18. Black, English Nationalism (11 September 2025)

Nationalism, though often seen to have originated in 19th-century transitions from monarchical to republican government and self-determination, dates in England to the 10th century. This older archetype of shared culture, solidarity, and cohesive leadership is far from the racist phenomenon portrayed by contemporary academics.

History not ethnicity is the decisive feature of English nationalism. Alfred’s England, comprising Angles, Saxons, Danes, Vikings, and Britons, was based on Christianity and the common law, marked by equality before the law and trial by jury. The latter’s emphasis on content, not prescription, promoted a civic character and continuity, enshrining rights and resolving disputes where no law was established. It was a vital element of government and society in pre-Norman England. During Normanization, the common law gained strength by enhancing public power, that is the government’s ability to resolve, distinguishing between the crown as benign but rulers as (potentially) bad. Whereas the Church, though not taken over by the Danes, was Latinized by the invaders; upon French conquest of Normandy in 1203-04, Anglo-Norman elites were forced to choose sides.

The English vernacular became identified with the country in the 13th century, including literature such as Chaucer’s Canterbury Tales. The end of the Hundred Years War (1337-1453, when all save Calais was recaptured by the French) and Henry VIII’s reformation (1529-36, including sales of monasteries) marked decisive breaks with continental culture. The ‘new nationalism’ of 1453-1603 then added the rise of Parliament and popular acceptance of Protestantism (for example by Foxes’ Book of Martyrs). Elizabeth rejected looking into men’s consciousness, seeking only outward conformity, such that sects needn’t flee to Europe.

In British England, 1603-1783, the political history of the Stuarts and Hanovers can been seen partly as an attempt to reconcile ethnic diversity via Parliamentary sovereignty. Commencing in earnest with Cromwell’s postwar unification, nationalism was a byproduct, not the aim of racism. For England’s religious loyalties remained divided and 1707 created a multi-confessional state, Scotland’s Episcopacy having been replaced by Presbyterianism in 1689. Further the progressive Whiggish society (frequently in debt to the Scottish Enlightenment) saw itself as premised on political and cultural traits such as the Blackstone’s understanding of the Magna Carta, Petition of Right, and common law and Burke’s Glorious Revolution and Declaration of Right – but not ethnicity. Meanwhile, patriotic Anglo-Saxonism counted for little in the residents of Ireland, Scotland, and Wales, who viewed medieval history differently; Scotland retained the Roman law.
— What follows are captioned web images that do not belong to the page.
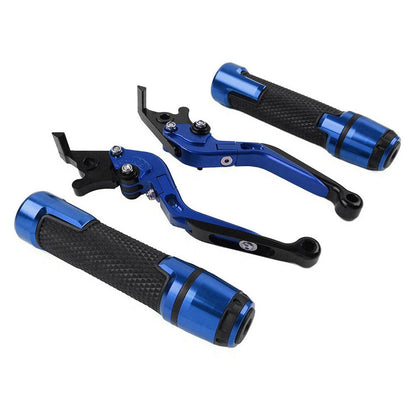 Blue Extendable Brake Clutch Levers & Handlebar Grips for Suzuki GSX-S750 (2017-2023)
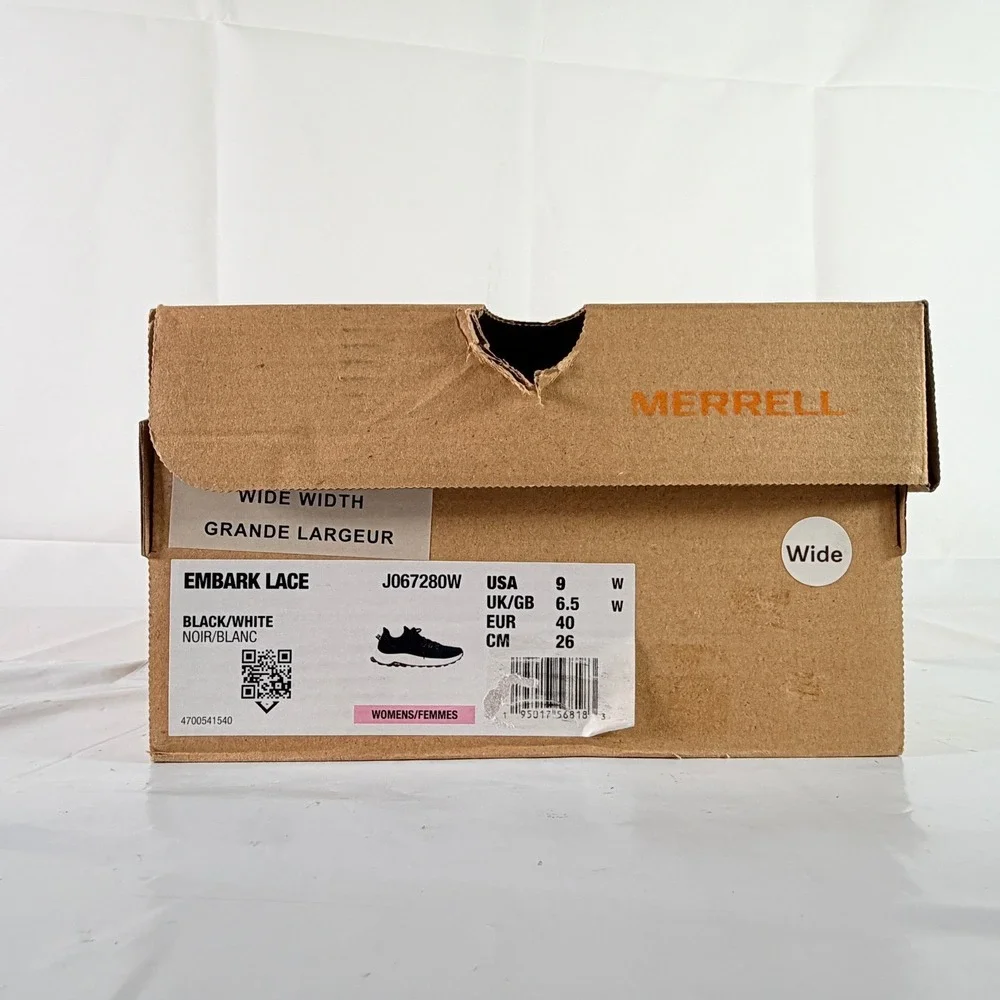 Merrell Embark Lace‎ Black White Womens 9 W Wide Sneaker Running Shoe J067280W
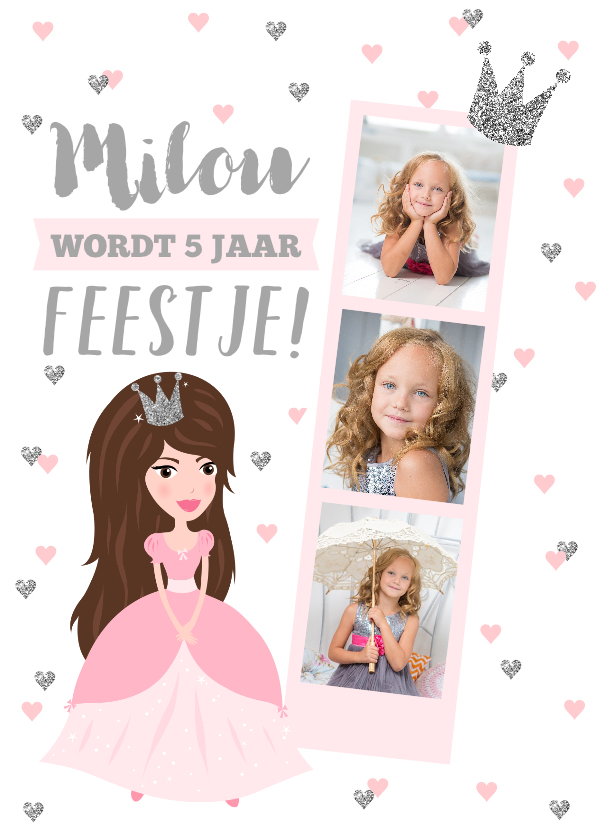 Kinderfeestjes - Kinderfeestje prinses fotostrip hartjes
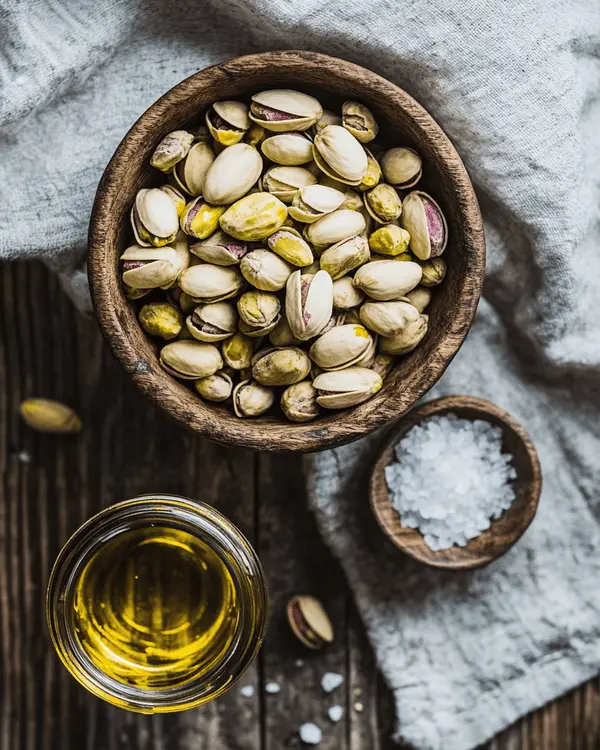 Raw pistachios, oil, and salt displayed on a wooden countertop in natural light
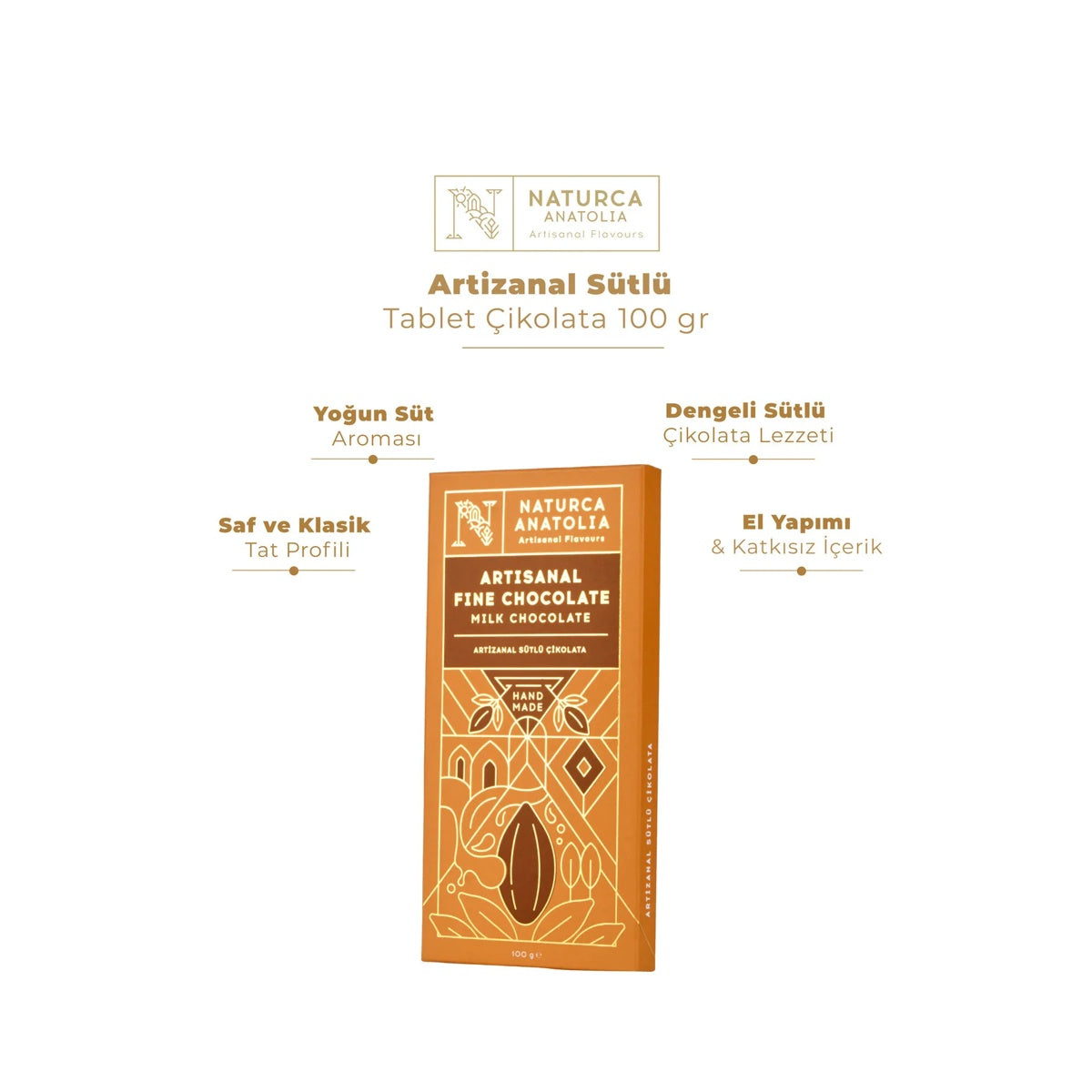Naturca Anatolia Artisanal Milk Chocolate Tablets 100 gr
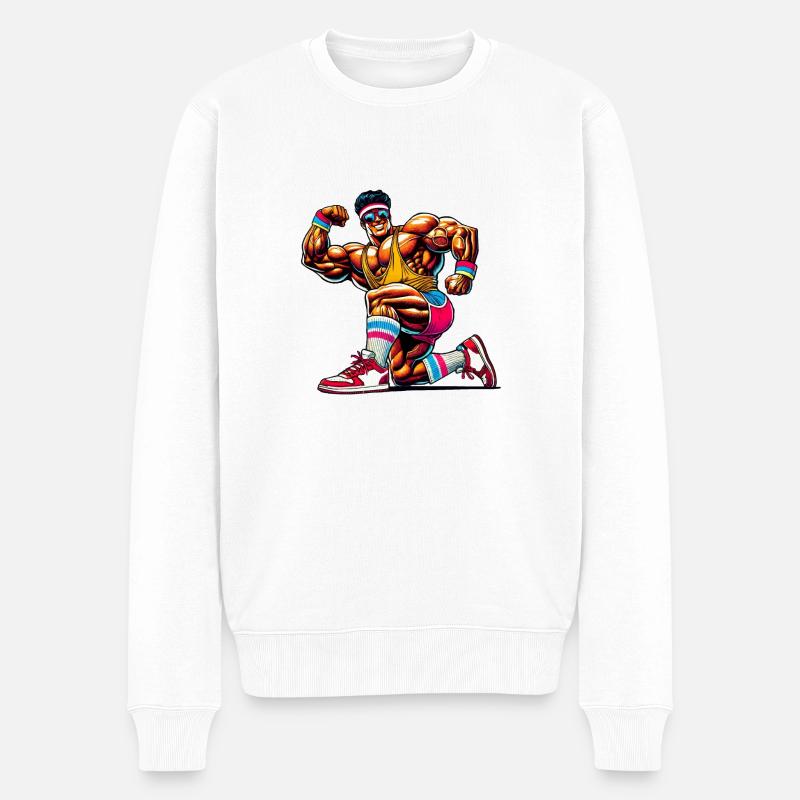 bodybuilder - Männer Premium Bio Pullover - Weiß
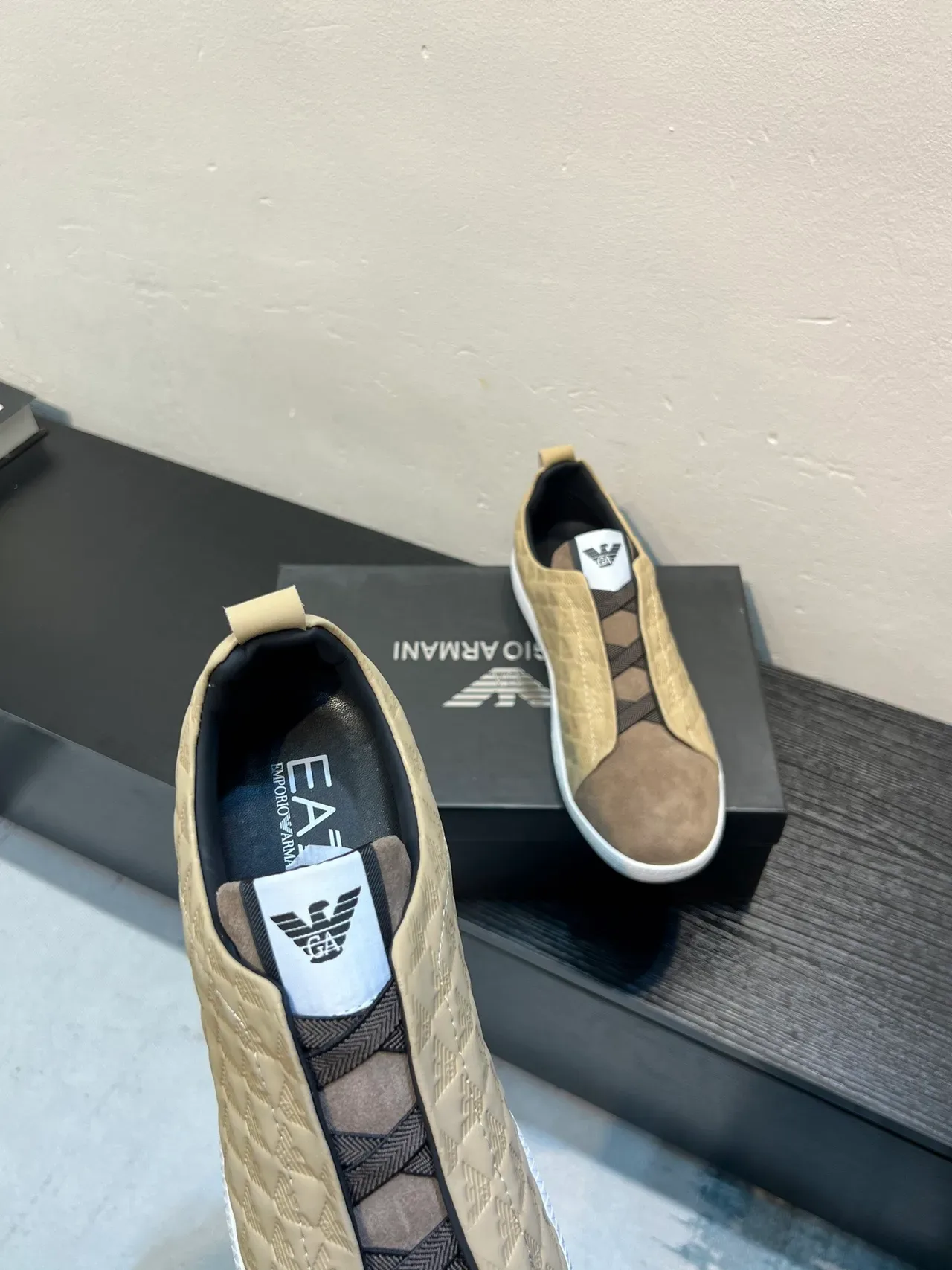 Giorgio Armani Quilted Eagle Motif Slip-On Lifestyle Sneakers 7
In the 18th century, stagecoaches were linking the country as never before, and then came Victorian railroads, both serving to strengthen communal ties. Speaking of Britain often meant England, albeit such works as Churchill’s History of the English-speaking Peoples were nuanced. By World War I, tensions between England and Britain fully emerged. But nationalism was also evident in the preference for the rural over the urban (especially London): manufacturing was only 150 years old, while villages dated to the Anglo-Saxon era. The decline of the British empire too rekindled English ways.

The next point of departure was 1973’s accession to the European Economic Community, though it had been presaged by the turn from the dominions to the multiethnic Commonwealth. The emphasis of the England’s latter 20th century was not empire or was but social progress and ‘diversity’. The Church of England’s decline played a substantial role in nationalism falling out of fashion. The common law too suffered at the hands of governments wanting to rule by statute as well as the invasion of EU Roman law. Regionalism rose in the 2010s, not just because of devolution but also through Cornish and Midlands resentment of London (‘leveling up’). That is, English nationalism confronts not only the Celts but also anti-southern sentiment, which again dispels simplified ethnic explanations. (Here is a reasonable plaint: why should some 120 MPs vote for England when the English cannot vote in Edinburgh, Cardiff, or Belfast?)

English nationalism is not merely a variety of anti-elitism. Black seeks to disentangle it from populism, which owes much to 20th-century Communist ideology (i.e., the supposed good of the people driven in a collective march forward – from the top downward). The contemporary left, focused on race and sex, makes no effort to unify. Englishness entails fair play, friendliness (but not intimacy) and helpfulness, individualism but concern for the less fortunate (but not communitarian), and traditionalism (settled Burkean prejudice), all toward an ideal of social cohesion and patriotism or love of one’s country. These elements, not merely disgust with unmanaged immigration – that is, no attempt at assimilation – were all evident in England’s leading the vote to exit the European union.